何よりも兄と弟達の幸せを願ってる。
けれどそれは純粋な愛情ではなく、贖罪に似ている。
苦しい。
けれど、私が苦しむのは違う。
そんなの許されない。
だって奪ったのは私だ。
兄弟達から温もりを、居場所を、安心を。
そして母の最期の愛情さえも。
悪魔のように容赦なく奪ってしまった。
癒えない傷。
それを穿ったのは私だ。
ああ。
そうだ。
私が奪ったのだ。
久しぶりに熱を出した。
家に一人だったし、華子にうつしたらまずいと思ってタクシーに乗って実家に向かった。
これがまずかったのだ。
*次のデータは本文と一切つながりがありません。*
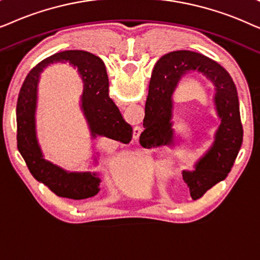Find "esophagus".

梅雨の時期に入り始めていた外の空気は湿っていて、今にも雨が降りそうに雲が立ち込めていた。どんよりと空気が重く、熱で気だるい身体に、それはまとわりつく。
高熱。車。雨。
これは最悪だった。
正体の見えない不安感が静の内部を侵食し、実家の和室でようやく横になった時に、その正体を悟った。
身体が思い出してしまったのだ。
あの夜の事を。
全てが一変したあの日の事を。
あの瞬間を。
夢を見た。
昔の夢。
父も母も生きていて、ただ笑ってだけいられた頃。
幸せなはずのその光景も、今の彼女には罪を突きつけるものにしかならない。
もう二度と手に入らないものを見せ付けられるのは、身を切るように苦しかった。
目を覚まして、自分が泣いていた事に気付いて激しく自己嫌悪が襲った。
まるで弱い者のように泣く自分に腹が立った。
気持ちが悪い。
違うだろう。
泣くのは自分ではない。
泣きたいのは、奪われた彼らの方だ。
泣いていいのは、彼らであって自分ではないのだ。
ごめんね。
絶対に口にはのぼらせない言葉。
ごめんね。
言えない。
言う事などできない。
ごめんね。
だって優しい彼らは、きっと許してしまうから。
ごめんね。
ごめんね私の愛しい兄弟達。
私がすべてを奪ったの。
もしこの心臓を差し出して全てがもとに戻るなら、私はきっと躊躇いもなくそれをするのに。